Okay. Merci beaucoup.

And now to Heather Munroe-Blum.... I said in the last session that I agreed with everything the Laval president said, as a former academic, but in the case of McGill, I'm not only a former academic but also a former student, the son of a student, the father of a student, and a former professor. So I might have a little bias in favour of McGill, which perhaps I should declare in advance.

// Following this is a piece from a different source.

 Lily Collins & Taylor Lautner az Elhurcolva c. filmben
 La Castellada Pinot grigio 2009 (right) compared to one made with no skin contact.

My first question would be this. If one has the choice, better a greater emphasis—I don't think it's an all-or-nothing, zero or positive choice—between additional direct federal funding to universities for research and for research chairs and indirect costs, etc., on the one hand, versus a greater dedicated transfer from the federal government to the provinces, from McGill's point of view, which would you say would be the higher priority, even though I know you want both?

3:05 p.m.

Principal, McGill University

Dr. Heather Munroe-Blum

I appreciate you saying that I don't have to choose.

3:05 p.m.

Liberal

John McCallum Liberal Markham—Unionville, ON

Well, I sort of said you did.

3:05 p.m.

Principal, McGill University

Dr. Heather Munroe-Blum

Yes.

Both are important, so it isn't all or nothing, one or the other.

3:05 p.m.

Liberal

John McCallum Liberal Markham—Unionville, ON

Right.

3:05 p.m.

Principal, McGill University

Dr. Heather Munroe-Blum

I think it's very important that there be some redress on the federal transfer side, but without question, there is a powerful federal role. Canada's position in the world depends on a strong federal investment in the research, productivity, and innovation program.

3:05 p.m.

Liberal

John McCallum Liberal Markham—Unionville, ON

Another point that interested me is on commercialization. I think you're saying more emphasis should be given to that, and I agree with that, in the sense that I'm very proud of what our governments did to support research. It seems to me the next step would be to give more emphasis to bringing those ideas to market, but I know that's anathema for academics because they're not very keen on the commercial side of things.

So how do you square up public need, I believe, for greater commercialization, with an academic mindset that isn't particularly keen on that?

3:10 p.m.

Conservative

The Chair Conservative Brian Pallister

Thank you very much, madam.

Thank you, Mr. McCallum.

Mr. Wallace, you have seven minutes.